** Exercise data follows **
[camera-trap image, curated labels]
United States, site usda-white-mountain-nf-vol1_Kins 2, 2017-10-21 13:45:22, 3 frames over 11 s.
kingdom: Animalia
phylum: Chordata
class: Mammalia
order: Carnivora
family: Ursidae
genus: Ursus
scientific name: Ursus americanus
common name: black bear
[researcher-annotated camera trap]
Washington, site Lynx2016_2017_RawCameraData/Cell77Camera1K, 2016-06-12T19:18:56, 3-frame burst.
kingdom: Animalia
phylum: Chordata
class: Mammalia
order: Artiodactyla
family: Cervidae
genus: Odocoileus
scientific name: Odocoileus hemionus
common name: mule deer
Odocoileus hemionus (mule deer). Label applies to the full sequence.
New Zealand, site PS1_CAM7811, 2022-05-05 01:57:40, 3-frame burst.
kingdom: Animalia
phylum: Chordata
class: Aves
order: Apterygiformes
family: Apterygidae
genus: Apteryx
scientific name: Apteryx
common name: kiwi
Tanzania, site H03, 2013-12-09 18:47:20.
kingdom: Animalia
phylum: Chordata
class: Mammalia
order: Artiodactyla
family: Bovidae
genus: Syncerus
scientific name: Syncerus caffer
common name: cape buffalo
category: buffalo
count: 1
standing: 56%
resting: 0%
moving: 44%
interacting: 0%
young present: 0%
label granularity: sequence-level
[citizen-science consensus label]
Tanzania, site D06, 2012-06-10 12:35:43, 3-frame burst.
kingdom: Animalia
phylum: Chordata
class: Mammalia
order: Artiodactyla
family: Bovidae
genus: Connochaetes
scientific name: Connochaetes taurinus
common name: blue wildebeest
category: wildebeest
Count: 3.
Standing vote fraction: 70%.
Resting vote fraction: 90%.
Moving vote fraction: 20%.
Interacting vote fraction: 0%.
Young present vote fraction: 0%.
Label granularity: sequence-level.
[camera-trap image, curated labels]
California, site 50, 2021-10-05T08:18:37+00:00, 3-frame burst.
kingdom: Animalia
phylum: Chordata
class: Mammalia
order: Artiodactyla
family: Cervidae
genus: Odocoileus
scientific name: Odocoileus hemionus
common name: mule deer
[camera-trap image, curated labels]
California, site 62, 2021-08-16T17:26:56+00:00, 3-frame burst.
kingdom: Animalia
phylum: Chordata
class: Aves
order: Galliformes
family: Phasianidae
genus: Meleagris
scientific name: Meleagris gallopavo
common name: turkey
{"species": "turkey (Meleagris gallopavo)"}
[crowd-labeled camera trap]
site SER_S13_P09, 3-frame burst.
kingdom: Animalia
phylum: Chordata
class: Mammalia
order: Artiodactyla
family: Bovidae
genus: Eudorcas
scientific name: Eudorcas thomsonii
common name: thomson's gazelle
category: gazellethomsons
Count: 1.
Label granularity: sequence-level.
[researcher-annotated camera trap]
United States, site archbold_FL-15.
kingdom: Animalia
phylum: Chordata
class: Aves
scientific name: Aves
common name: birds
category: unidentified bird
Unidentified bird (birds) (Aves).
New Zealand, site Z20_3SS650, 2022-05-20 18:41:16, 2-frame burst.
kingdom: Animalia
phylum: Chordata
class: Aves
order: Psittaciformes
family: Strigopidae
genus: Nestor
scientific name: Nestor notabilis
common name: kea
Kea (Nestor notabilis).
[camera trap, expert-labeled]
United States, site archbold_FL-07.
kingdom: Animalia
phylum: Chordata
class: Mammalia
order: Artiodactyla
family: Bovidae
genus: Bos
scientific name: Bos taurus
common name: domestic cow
** End of Exercise data **
→ Task prompt: Print out every record again, exactly and in full.

→ Written solution:
[camera-trap image, curated labels]
United States, site usda-white-mountain-nf-vol1_Kins 2, 2017-10-21 13:45:22, 3 frames over 11 s.
kingdom: Animalia
phylum: Chordata
class: Mammalia
order: Carnivora
family: Ursidae
genus: Ursus
scientific name: Ursus americanus
common name: black bear
[researcher-annotated camera trap]
Washington, site Lynx2016_2017_RawCameraData/Cell77Camera1K, 2016-06-12T19:18:56, 3-frame burst.
kingdom: Animalia
phylum: Chordata
class: Mammalia
order: Artiodactyla
family: Cervidae
genus: Odocoileus
scientific name: Odocoileus hemionus
common name: mule deer
Odocoileus hemionus (mule deer). Label applies to the full sequence.
New Zealand, site PS1_CAM7811, 2022-05-05 01:57:40, 3-frame burst.
kingdom: Animalia
phylum: Chordata
class: Aves
order: Apterygiformes
family: Apterygidae
genus: Apteryx
scientific name: Apteryx
common name: kiwi
Tanzania, site H03, 2013-12-09 18:47:20.
kingdom: Animalia
phylum: Chordata
class: Mammalia
order: Artiodactyla
family: Bovidae
genus: Syncerus
scientific name: Syncerus caffer
common name: cape buffalo
category: buffalo
count: 1
standing: 56%
resting: 0%
moving: 44%
interacting: 0%
young present: 0%
label granularity: sequence-level
[citizen-science consensus label]
Tanzania, site D06, 2012-06-10 12:35:43, 3-frame burst.
kingdom: Animalia
phylum: Chordata
class: Mammalia
order: Artiodactyla
family: Bovidae
genus: Connochaetes
scientific name: Connochaetes taurinus
common name: blue wildebeest
category: wildebeest
Count: 3.
Standing vote fraction: 70%.
Resting vote fraction: 90%.
Moving vote fraction: 20%.
Interacting vote fraction: 0%.
Young present vote fraction: 0%.
Label granularity: sequence-level.
[camera-trap image, curated labels]
California, site 50, 2021-10-05T08:18:37+00:00, 3-frame burst.
kingdom: Animalia
phylum: Chordata
class: Mammalia
order: Artiodactyla
family: Cervidae
genus: Odocoileus
scientific name: Odocoileus hemionus
common name: mule deer
[camera-trap image, curated labels]
California, site 62, 2021-08-16T17:26:56+00:00, 3-frame burst.
kingdom: Animalia
phylum: Chordata
class: Aves
order: Galliformes
family: Phasianidae
genus: Meleagris
scientific name: Meleagris gallopavo
common name: turkey
{"species": "turkey (Meleagris gallopavo)"}
[crowd-labeled camera trap]
site SER_S13_P09, 3-frame burst.
kingdom: Animalia
phylum: Chordata
class: Mammalia
order: Artiodactyla
family: Bovidae
genus: Eudorcas
scientific name: Eudorcas thomsonii
common name: thomson's gazelle
category: gazellethomsons
Count: 1.
Label granularity: sequence-level.
[researcher-annotated camera trap]
United States, site archbold_FL-15.
kingdom: Animalia
phylum: Chordata
class: Aves
scientific name: Aves
common name: birds
category: unidentified bird
Unidentified bird (birds) (Aves).
New Zealand, site Z20_3SS650, 2022-05-20 18:41:16, 2-frame burst.
kingdom: Animalia
phylum: Chordata
class: Aves
order: Psittaciformes
family: Strigopidae
genus: Nestor
scientific name: Nestor notabilis
common name: kea
Kea (Nestor notabilis).
[camera trap, expert-labeled]
United States, site archbold_FL-07.
kingdom: Animalia
phylum: Chordata
class: Mammalia
order: Artiodactyla
family: Bovidae
genus: Bos
scientific name: Bos taurus
common name: domestic cow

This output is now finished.